Selected excerpt
****
The last time she wanted to play Memory, we couldn’t find the game. Later, I asked my wife where she had put it. She couldn’t remember. I guess her memory isn’t what it used to be either.

The other day a lonely card from the Memory game surfaced. It depicted Princess Jasmine, the character from the Disney movie Aladdin, posing in her turquoise bloomers and tank top with a small blue butterfly perched on the tip of her index finger.

I recalled the myriad species of butterflies we had seen on our spring trek to the butterfly conservatory in Deerfield, Massachusetts. The blue ones were my granddaughter’s favorite.

I studied this memento of former carefree play intently, then hid it away in a safe place, somewhere I knew I wouldn’t forget. Memories are what we cherish to fill the void that a child leaves behind.

Goodbye is not the same in any language

Last week I watched my granddaughter lounging on the swing in our back yard. It was a bright morning, but still cool in the shade under the maples. Her little dog—a malti-poo—sat by her side, eyeing her buttered toast. Periodically she would tear off a small piece of crust and hold it out for the puppy, who gladly accepted the tiny offering. Renoir could have done this portrait justice on canvas, had he been alive to see it.

Today we are up early, long before the sun, sitting on the front porch steps, waiting. It is still night, and the air is cool and damp. The yellow porch light burns like a beacon in the darkness. Overhead, beneath the sliver of a waning crescent moon, a bat leafs its way through the night air. All else is still.
****
Extracted entries
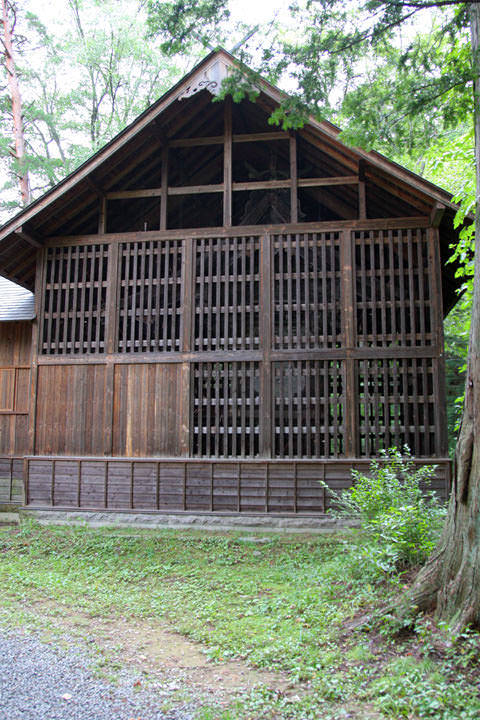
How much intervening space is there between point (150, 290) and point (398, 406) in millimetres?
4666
****
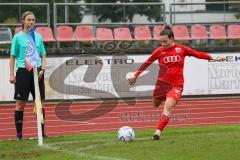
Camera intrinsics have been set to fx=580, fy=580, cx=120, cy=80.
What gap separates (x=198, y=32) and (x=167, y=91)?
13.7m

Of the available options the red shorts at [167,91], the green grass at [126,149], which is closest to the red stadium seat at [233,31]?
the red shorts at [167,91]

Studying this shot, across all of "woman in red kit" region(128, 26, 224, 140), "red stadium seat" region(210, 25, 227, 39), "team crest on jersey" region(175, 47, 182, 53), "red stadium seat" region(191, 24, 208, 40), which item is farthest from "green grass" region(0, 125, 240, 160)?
****
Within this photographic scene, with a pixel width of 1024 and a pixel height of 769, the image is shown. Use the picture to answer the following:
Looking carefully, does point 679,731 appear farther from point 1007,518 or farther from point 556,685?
****
Assigned task A
In the granddaughter essay, where is the butterfly conservatory visited on the spring trip?
Assigned task B
Write out the part of the granddaughter essay from "Today we are" to "else is still.".
You won't need the lines that come after the essay.

Exercise output A
Deerfield, Massachusetts.

Exercise output B
Today we are up early, long before the sun, sitting on the front porch steps, waiting. It is still night, and the air is cool and damp. The yellow porch light burns like a beacon in the darkness. Overhead, beneath the sliver of a waning crescent moon, a bat leafs its way through the night air. All else is still.